Ensuring triplets receive enough colostrum and paying close attention to at-risk lambs has helped one Hertfordshire farm minimise lamb losses, Aly Balsom reports.
Colostrum management is the crux to the system at Thrift Farm, Royston, according to shepherdess, Lorraine Logan.
Each set of triplets, as they are born and before they can stand up and suckle, are given 150-170ml of cow colostrum, which is stockpiled in deep freezers from a neighbouring dairy.
“When time permits and lambs are keen to suckle they will be encouraged to suck a bottle, if not they are stomach tubed the correct amount,” explains Ms Logan.
The theory behind this is that with a limited supply of colostrum, stronger triplet lambs will suck all of the ewe colostrum before siblings get a chance and hence will be more susceptible to bacterial infections.
“With a lesser immunity, after a few days these lambs begin to show themselves more obviously with a prominent backbone. If any lambs from a set of triplets show signs of hunger within 24 hours of being born they will be topped up with another dose of colostrum.”
With 2,500 breeding females – including 650 Dorset Mules, 450 Texel Mules and 1,400 North Country Mules – this is no small task. However, Ms Logan views it as essential.
“The use of cow colostrum allows each of the lambs to have a fairer chance at getting some of the ewe’s colostrum, which will also help to protect them in the short term against clostridial diseases via the vaccine booster the ewe had prior to lambing,” she says.
This same technique is also used for twins or single, but only if the ewe is identified as she is penned up as being short of milk. Such practices mean lamb mortality figures for 2010-11 sat at about 15%.
On lambing, each lamb has its navel dipped – not sprayed – with at least 10% strong iodine solution, to prevent infections such as navel-ill, causing ill thrifty lambs. Every lamb, regardless of being a natural single, twin or triplet, is also treated with scour halt to prevent watery mouth.

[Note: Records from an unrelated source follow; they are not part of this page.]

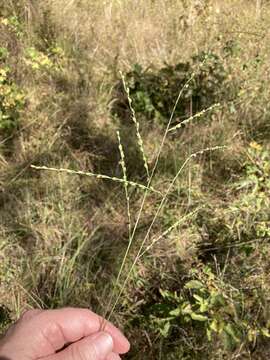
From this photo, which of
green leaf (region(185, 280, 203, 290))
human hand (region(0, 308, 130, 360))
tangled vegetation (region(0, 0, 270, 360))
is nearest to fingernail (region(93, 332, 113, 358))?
human hand (region(0, 308, 130, 360))

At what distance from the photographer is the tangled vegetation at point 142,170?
7.14 feet

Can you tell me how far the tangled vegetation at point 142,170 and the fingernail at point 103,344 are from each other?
0.22m

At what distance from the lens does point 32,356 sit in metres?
1.32

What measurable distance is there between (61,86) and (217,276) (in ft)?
6.86

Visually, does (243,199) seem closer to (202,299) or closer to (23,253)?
(202,299)

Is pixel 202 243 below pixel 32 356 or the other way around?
below

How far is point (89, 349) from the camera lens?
1.32m

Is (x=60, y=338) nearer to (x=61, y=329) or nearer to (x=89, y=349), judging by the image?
(x=61, y=329)

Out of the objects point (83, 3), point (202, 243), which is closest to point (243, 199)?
point (202, 243)

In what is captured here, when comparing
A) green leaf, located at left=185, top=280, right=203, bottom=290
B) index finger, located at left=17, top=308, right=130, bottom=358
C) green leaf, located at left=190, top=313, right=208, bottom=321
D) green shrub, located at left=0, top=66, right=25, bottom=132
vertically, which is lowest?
green leaf, located at left=190, top=313, right=208, bottom=321

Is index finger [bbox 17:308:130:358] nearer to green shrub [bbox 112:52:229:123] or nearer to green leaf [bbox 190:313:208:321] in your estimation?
green leaf [bbox 190:313:208:321]

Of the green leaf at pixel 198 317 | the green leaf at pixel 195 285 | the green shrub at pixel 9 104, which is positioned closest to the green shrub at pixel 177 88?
the green shrub at pixel 9 104

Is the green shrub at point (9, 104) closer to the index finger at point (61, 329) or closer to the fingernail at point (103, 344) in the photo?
the index finger at point (61, 329)

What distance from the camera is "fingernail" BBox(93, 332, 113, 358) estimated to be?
1.35 meters
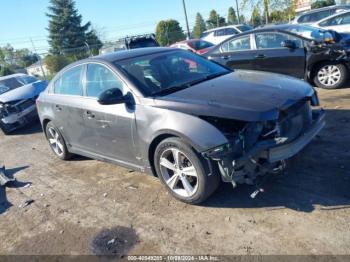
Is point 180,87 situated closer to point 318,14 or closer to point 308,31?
point 308,31

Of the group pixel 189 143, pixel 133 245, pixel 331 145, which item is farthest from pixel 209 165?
pixel 331 145

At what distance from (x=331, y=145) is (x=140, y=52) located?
2.96m

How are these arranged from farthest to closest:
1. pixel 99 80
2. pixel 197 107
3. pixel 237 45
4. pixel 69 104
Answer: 1. pixel 237 45
2. pixel 69 104
3. pixel 99 80
4. pixel 197 107

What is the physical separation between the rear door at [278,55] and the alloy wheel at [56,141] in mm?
4924

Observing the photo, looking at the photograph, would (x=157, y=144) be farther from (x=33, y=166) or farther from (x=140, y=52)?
(x=33, y=166)

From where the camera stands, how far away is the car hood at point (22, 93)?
948 centimetres

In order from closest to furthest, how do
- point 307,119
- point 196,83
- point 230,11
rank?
point 307,119
point 196,83
point 230,11

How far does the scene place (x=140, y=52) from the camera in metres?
5.03

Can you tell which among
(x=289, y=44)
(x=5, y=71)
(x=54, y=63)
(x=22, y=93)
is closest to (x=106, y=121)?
(x=289, y=44)

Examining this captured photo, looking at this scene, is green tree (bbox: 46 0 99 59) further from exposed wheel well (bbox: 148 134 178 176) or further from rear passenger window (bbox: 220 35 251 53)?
exposed wheel well (bbox: 148 134 178 176)

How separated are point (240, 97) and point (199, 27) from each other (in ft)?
187

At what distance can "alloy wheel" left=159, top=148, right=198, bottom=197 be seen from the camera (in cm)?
387

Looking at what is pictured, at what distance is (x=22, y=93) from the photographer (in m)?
9.71

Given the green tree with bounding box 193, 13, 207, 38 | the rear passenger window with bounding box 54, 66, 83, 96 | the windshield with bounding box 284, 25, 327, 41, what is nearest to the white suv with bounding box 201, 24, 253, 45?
the windshield with bounding box 284, 25, 327, 41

We see very low incidence of watery mouth, says Ms Logan. “In 2011, I can only recall two cases in the triplet shed. However, this can also be attributed to the use of cow colostrum.”
As ewes and lambs are turned out from individual pens, each pen is disinfected with absorbent disinfectant and re-bedded with clean straw.
About 100 sets of triplets will remain on the ewe and these are selected on how well the lambs are growing/performing, how much milk the ewe has, if the ewe is full mouthed, age of ewe and condition score of ewe.
About 100 natural singles will be twinned on with a triplet lamb and are selected on the size of their own lamb and how much milk the ewe has.
Aged triplet lambs, which are not turned out as a three or twinned on, will be lifted and started in the pet pen system. These are most commonly selected by either being the hungriest or smallest of the three lambs.
Once in the pet pen system, lambs are started on the bottle for several feeds until they are introduced to the starter pen on automated milk machines.
“There can be as many as 100 lambs that we hand feed to begin with. Everyone mucks in so they are all fed at once. By doing it this way, we can keep track of what individuals are drinking.”
As they learn to suck the machine, they are moved into an intermediate pen and then to an advanced pen, where they will be injected with 0.5ml selenium/vitamin E to aid the prevention of white muscle disease. They will also be administered with another dose of scour halt. All lambs are also vaccinated against clostridial diseases and shearlings are vaccinated against abortion.